**EXCERPTED TEXT:**
++++++
Got screwed: As with the original screenplay category, there were many very strong smaller films that would never have had a chance. Unfortunately, The Secret Lives of Dentists did not have any buzz or a strong enough distributor to create any sort of campaign, even though writer Craig Lucas would be very deserving.
- Best Actor
Will win: I'm also not feeling on solid ground about this one because really it's a toss-up between Bill Murray and Sean Penn. I'll be happy with either one of them, although I think Bill's going to get it. Johnny Depp could pull-off an upset tonight for his hilarious Keith Richards-like pirate Captain Jack Sparrow in Pirates of the Caribbean: The Curse of the Black Pearl. He won the Screen Actors Guild award last weekend, maybe due to a split in the vote between Murray and Penn. There certainly would not be anything terrible about Depp being recognized.
Should win: I really do love both performances a lot, and neither Lost in Translation nor Mystic River would be the same film without their respective actors. I may be biased because of my feelings about the book versus the movie, but personally I would give it to Penn because he added so much to the character of Jimmy Marcus.
Got lucky: I like Jude Law, but he was incredibly flat here.
- Best Actress
Will and should win: Charlize Theron transformed herself (and unlike most people, I don't just mean physically) to bring her version of Aileen Wournos to life, and she definitely deserves the prize. However, I would by no means be upset to see my former friend (from my days working for her agency) Naomi Watts get it for her heartbreaking and incredibly powerful portrayal of a grieving wife and mother and former drug addict in 21 Grams.
Got screwed: I have no real qualms with the contenders in this category, but Scarlett Johansson was definitely the lead in Lost in Translation, but she got screwed by the studio that pushed her in the much more competitive supporting category. She should absolutely be in this category over Samantha Morton or even everyone's favorite underdog, Keisha Castle-Hughes from Whale Rider.
- Best Supporting Actor
Will win: Tim Robbins is pretty much a shoo-in, and he was phenomenal. But it's almost a lead role, and more importantly ...
Should win: Alec Baldwin is extraordinary in a truly supporting performance in the barely-seen film The Cooler. In fact, I was shocked but thrilled to see him receive a nomination. The movie was just OK, but his portrayal of a casino manager longing for the good ol' days have Sin City and struggling to keep his hotel from evolving into the modern theme park Las Vegas of today shines.
++++++
**ENTRIES SUPPLIED:**
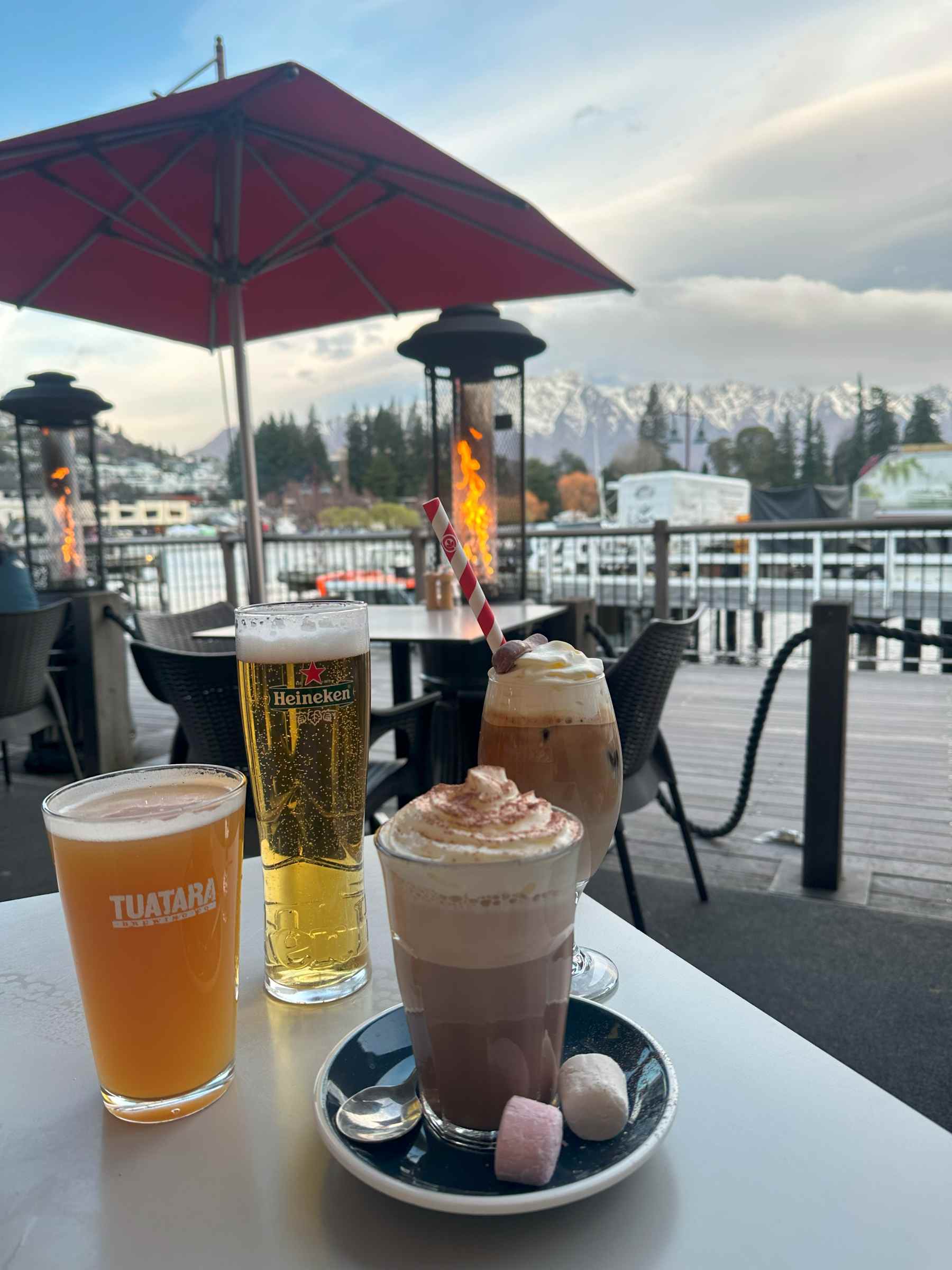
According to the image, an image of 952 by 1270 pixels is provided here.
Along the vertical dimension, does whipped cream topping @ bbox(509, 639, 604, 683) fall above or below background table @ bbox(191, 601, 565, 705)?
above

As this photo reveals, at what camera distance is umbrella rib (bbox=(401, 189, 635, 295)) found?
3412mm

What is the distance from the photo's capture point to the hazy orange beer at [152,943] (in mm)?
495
++++++
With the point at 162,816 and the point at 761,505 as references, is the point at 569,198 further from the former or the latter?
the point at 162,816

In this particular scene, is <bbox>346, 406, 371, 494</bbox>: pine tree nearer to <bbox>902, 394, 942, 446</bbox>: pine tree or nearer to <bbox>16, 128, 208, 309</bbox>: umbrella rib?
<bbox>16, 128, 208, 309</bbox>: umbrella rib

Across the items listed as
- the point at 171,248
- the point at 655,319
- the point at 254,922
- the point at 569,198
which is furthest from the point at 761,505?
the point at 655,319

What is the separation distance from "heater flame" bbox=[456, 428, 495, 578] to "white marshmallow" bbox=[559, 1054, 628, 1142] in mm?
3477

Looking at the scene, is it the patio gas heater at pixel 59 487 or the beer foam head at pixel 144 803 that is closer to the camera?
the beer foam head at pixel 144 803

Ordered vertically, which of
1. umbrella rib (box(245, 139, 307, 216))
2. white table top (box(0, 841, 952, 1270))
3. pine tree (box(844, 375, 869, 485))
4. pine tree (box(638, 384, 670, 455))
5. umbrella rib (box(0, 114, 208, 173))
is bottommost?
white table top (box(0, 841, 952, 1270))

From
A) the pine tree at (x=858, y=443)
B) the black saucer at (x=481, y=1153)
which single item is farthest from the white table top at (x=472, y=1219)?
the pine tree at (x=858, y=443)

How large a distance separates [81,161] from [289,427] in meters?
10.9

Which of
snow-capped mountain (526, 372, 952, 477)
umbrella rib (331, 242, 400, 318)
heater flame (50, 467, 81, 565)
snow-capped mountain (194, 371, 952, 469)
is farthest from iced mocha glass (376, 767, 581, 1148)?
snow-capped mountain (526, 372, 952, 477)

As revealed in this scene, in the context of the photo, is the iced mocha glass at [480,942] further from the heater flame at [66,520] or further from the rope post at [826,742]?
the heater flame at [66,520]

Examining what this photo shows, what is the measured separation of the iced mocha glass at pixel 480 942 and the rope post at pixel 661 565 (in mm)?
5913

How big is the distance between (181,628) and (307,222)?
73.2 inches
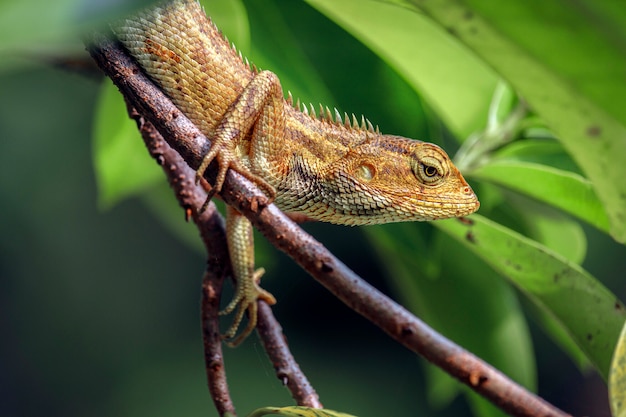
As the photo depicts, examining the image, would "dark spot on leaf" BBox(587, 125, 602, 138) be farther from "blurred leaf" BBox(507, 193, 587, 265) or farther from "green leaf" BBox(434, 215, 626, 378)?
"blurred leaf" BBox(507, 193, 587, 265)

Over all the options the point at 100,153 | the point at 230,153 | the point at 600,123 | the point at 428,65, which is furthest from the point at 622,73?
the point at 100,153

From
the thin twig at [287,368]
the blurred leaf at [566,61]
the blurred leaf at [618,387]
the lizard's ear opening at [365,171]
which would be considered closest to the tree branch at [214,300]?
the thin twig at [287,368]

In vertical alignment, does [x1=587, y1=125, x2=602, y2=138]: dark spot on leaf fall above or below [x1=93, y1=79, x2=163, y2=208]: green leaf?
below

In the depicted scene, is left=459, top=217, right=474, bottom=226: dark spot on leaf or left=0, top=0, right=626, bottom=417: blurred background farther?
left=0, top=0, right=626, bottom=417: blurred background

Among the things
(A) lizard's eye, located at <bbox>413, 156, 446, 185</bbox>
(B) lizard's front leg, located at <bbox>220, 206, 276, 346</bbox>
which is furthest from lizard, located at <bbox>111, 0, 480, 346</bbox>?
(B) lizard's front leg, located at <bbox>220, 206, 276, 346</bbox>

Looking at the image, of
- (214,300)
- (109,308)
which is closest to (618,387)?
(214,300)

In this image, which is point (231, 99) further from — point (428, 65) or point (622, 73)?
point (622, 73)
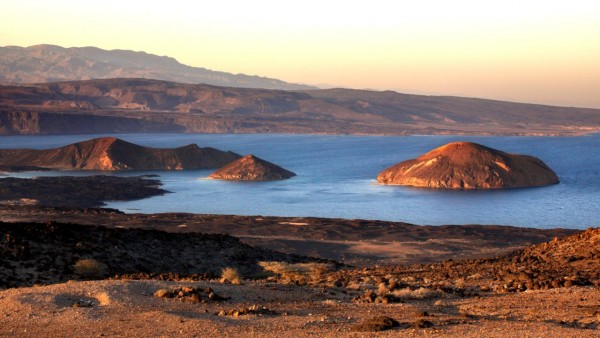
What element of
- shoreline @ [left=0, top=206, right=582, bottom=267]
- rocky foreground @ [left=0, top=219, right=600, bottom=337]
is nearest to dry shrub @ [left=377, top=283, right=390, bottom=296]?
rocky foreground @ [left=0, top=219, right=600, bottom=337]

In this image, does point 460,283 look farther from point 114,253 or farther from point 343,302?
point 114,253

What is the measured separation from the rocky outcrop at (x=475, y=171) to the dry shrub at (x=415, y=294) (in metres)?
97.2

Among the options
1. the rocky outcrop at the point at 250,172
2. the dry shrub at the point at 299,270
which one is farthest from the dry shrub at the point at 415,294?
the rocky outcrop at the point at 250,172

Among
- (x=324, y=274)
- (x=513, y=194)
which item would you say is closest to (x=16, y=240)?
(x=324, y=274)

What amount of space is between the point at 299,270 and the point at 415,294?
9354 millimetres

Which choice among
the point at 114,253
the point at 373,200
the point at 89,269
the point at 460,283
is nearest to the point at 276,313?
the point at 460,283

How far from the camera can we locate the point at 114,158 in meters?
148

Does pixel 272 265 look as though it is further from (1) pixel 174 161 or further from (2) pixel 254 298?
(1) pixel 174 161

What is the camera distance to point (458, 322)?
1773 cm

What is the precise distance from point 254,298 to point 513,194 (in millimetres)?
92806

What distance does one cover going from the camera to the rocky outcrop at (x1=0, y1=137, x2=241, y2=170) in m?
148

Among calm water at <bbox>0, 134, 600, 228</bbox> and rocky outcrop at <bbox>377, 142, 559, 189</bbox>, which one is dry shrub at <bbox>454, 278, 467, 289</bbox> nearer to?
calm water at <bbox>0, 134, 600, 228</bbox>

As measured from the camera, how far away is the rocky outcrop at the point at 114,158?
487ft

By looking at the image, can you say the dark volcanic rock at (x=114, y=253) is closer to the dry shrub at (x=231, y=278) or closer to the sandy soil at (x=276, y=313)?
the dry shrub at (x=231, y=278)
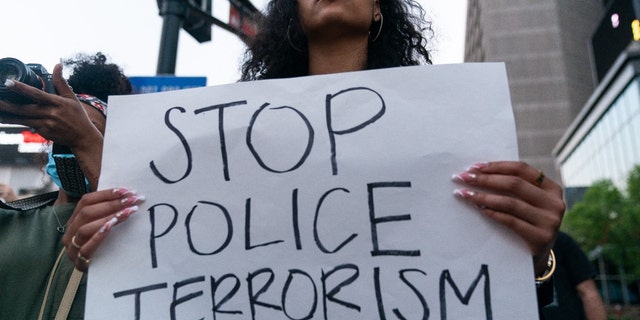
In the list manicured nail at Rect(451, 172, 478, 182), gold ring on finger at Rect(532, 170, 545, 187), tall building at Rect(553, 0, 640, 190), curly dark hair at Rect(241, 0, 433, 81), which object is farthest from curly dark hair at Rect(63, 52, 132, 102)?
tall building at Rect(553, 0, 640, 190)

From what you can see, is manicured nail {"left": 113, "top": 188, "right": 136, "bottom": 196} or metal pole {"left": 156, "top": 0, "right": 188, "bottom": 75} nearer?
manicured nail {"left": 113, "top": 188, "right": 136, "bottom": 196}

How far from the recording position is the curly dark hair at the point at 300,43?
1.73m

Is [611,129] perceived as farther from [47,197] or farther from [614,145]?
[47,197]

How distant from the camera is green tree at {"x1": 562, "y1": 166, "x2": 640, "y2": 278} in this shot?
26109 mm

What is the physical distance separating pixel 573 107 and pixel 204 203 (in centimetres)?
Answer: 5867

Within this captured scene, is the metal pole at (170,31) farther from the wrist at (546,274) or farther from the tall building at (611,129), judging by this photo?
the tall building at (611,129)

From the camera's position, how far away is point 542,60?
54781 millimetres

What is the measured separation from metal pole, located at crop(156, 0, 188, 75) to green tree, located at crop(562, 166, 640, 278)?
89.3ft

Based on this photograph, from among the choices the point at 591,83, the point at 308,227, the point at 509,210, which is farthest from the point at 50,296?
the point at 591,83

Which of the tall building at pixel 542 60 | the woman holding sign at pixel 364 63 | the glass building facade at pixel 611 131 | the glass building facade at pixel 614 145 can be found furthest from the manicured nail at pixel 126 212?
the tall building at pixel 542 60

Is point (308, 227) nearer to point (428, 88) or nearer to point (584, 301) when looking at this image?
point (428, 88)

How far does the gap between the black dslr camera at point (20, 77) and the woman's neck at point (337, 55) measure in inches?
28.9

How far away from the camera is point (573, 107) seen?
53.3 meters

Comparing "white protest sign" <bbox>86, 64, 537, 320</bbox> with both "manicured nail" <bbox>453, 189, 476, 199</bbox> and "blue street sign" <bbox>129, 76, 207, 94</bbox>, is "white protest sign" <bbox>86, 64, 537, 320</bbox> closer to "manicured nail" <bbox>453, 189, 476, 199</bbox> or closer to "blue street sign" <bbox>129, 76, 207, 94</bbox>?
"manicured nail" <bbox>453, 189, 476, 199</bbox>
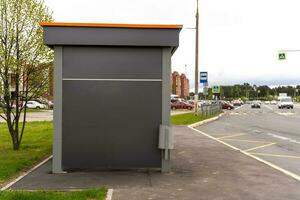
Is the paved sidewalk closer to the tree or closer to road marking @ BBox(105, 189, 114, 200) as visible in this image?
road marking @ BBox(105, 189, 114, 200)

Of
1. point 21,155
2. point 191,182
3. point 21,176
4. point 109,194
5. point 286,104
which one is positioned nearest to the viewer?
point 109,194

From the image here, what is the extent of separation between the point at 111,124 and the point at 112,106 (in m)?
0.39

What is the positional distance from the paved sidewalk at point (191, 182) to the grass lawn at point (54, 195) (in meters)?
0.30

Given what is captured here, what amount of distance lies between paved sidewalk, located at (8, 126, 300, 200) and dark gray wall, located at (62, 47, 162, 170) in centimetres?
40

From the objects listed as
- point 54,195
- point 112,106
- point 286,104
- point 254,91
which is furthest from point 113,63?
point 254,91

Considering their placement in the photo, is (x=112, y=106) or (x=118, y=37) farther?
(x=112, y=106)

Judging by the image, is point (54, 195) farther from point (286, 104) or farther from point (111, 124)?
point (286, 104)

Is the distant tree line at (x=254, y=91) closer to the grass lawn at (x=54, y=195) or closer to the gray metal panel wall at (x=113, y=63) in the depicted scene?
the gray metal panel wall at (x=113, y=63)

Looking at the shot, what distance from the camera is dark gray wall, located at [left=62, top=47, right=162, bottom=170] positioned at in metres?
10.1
++++++
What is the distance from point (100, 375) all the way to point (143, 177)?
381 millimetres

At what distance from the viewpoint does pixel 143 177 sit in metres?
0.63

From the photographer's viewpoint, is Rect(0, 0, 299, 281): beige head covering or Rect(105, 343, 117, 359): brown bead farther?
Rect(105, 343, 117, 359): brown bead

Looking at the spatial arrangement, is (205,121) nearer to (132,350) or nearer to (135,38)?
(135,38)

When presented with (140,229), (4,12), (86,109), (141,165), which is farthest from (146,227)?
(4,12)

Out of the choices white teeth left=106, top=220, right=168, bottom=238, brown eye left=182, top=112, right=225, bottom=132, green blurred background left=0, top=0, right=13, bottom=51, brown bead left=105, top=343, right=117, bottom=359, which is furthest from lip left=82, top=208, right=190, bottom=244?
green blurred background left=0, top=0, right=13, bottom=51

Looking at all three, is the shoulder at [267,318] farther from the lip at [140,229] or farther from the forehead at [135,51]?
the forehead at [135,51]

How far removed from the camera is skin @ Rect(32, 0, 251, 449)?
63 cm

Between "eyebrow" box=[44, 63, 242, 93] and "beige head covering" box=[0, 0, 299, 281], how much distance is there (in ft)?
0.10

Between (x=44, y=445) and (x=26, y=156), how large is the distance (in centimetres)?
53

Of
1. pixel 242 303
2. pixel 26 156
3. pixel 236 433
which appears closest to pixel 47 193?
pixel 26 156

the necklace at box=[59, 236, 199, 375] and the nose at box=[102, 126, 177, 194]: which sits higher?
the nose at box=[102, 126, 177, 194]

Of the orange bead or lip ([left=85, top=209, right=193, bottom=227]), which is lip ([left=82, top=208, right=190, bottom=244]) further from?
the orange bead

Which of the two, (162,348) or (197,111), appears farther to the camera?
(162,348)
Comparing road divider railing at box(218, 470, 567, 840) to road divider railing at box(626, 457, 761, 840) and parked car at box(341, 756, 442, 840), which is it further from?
++++++
**CHECK YOUR UNDERSTANDING:**
**1)** Could you return the passage of the Oscar predictions text starting with "- Best Supporting" and going on through "of today shines."?
**2)** How would the Oscar predictions text go on after its final sentence? Supply the next part.

**EXPECTED RESPONSES:**
**1)**
- Best Supporting Actor
Will win: Tim Robbins is pretty much a shoo-in, and he was phenomenal. But it's almost a lead role, and more importantly ...
Should win: Alec Baldwin is extraordinary in a truly supporting performance in the barely-seen film The Cooler. In fact, I was shocked but thrilled to see him receive a nomination. The movie was just OK, but his portrayal of a casino manager longing for the good ol' days have Sin City and struggling to keep his hotel from evolving into the modern theme park Las Vegas of today shines.

**2)**
Got lucky: Djimon Hounsou won the Spirit Award last night, so I guess I'm in the minority here, but I just didn't think he was very good.
Got screwed: The Lord of the Rings doesn't get acting nominations. Yeah, they gave Ian McKellen a nomination for the first film, but since then, it's been recognized primarily as an ensemble piece, and that may be the case. But Sean Astin brought the very emotion to this chapter that makes it much more than a simple action/fantasy blockbuster.
- Best Supporting Actress
Will win: Renee Zellweger will receive the award, probably in part for her performance in Chicago last year. She was definitely the best of the three main actors in Cold Mountain, bringing needed comic relief to break up the death-throes otherwise exhibited via the lack of chemistry between the two leads.
Should win: Patricia Clarkson was (as usual) brilliant as the sarcastic mother with breast cancer in Pieces of April, and Holly Hunter brought multi-dimensionality to an under-written role in Thirteen. But Shohreh Aghdashloo's subtle yet moving performance in House of Sand and Fog won her the Spirit Award last night and should be rewarded on this larger stage. However, this being the Oscars, the nomination is most likely her award.
Got lucky: I really like Marcia Gay Harden and thought she absolutely deserved this award a few years ago for Pollock, but I didn't love her in Mystic River. She wasn't bad, but the performance didn't merit a nomination.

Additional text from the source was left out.